TANTANGAN 1: Salin dengan tepat seluruh bagian artikel tentang Ramadhan, dari "Artinya kita mempertanggungjawabkan" terus ke bawah hingga "dalam pribadi masing-masing.".
TANTANGAN 2: Tentukan apakah setiap pernyataan berikut sesuai dengan artikel tentang Ramadhan. Jawab ya atau tidak, lalu kutip dengan tepat kata-kata artikel yang menentukan jawabannya. (a) Ibadah puasa dipertanggungjawabkan kepada Allah secara langsung. (b) Latar belakang seseorang membuatnya mulia di sisi Allah. (c) Puasa yang dibahas dilaksanakan pada bulan Ramadhan 1433 Hijriyah.

ARTIKEL:

|---|

Sebuah
anugerah dan rahmat yang tak ternilai harganya karena kita hampir menuntaskan
pelaksanaan ibadah puasa di bulan Ramadhan 1433 Hijriyah tahun ini. Sebagai
seorang muslim yang mukmin, perintah untuk melaksanakan ibadah puasa ini
merupakan kewajiban dan juga ibadah yang langsung dipersembahkan kepada Allah.
Artinya kita mempertanggungjawabkan ibadah puasa kepada Allah secara langsung
dan rahasia, tanpa diketahui oleh orang lain.
Sebagai
ibadah yang sifatnya ‘privat’, maka selayaknya esensi dan nilai-nilai yang
terkandung dalam ibadah puasa ini harus mampu kita resapi dan pahami dengan
sebenar-benarnya, untuk kemudian diejawantahkan dalam praksis kehidupan
sehari-hari. Memaknai kembali Ramadhan, berarti kita meredefinisi dan
mengaktualisasikan ruh Ramadhan dalam pribadi masing-masing.
Prinsip
egalitarian
Karena
itu, mari kita jadikan momentum Ramadhan ini sebagai ajang menuju level
tertinggi; menjadi muttaqin (orang
bertaqwa) sebagaimana yang dijanjikan Allah swt (QS. Al-Baqarah: 183). Dari
sini kita temukan bentuk lain manifestasi keindahan dan keadilan Islam itu
sendiri, yaitu prinsip egalitarian atau kesetaraan dan kesederajatan terkait
dengan status dan eksistensi manusia. Tanpa melihat latar belakang seseorang,
semua sama di hadapan Allah. Yang membedakan dan membuat seseorang tersebut
mulia di sisiNya adalah kadar keimanan dan ketakwaan (QS. Al-Hujarat: 13).

|---|

DATA TERCATAT:
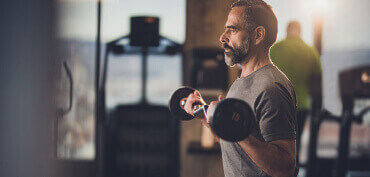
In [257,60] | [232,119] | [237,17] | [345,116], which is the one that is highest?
[237,17]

|---|

JAWABAN BENAR 1:
Artinya kita mempertanggungjawabkan ibadah puasa kepada Allah secara langsung
dan rahasia, tanpa diketahui oleh orang lain.
Sebagai
ibadah yang sifatnya ‘privat’, maka selayaknya esensi dan nilai-nilai yang
terkandung dalam ibadah puasa ini harus mampu kita resapi dan pahami dengan
sebenar-benarnya, untuk kemudian diejawantahkan dalam praksis kehidupan
sehari-hari. Memaknai kembali Ramadhan, berarti kita meredefinisi dan
mengaktualisasikan ruh Ramadhan dalam pribadi masing-masing.

JAWABAN BENAR 2:
(a) Ya: "kita mempertanggungjawabkan ibadah puasa kepada Allah secara langsung dan rahasia, tanpa diketahui oleh orang lain."
(b) Tidak: "Yang membedakan dan membuat seseorang tersebut mulia di sisiNya adalah kadar keimanan dan ketakwaan"
(c) Ya: "pelaksanaan ibadah puasa di bulan Ramadhan 1433 Hijriyah tahun ini"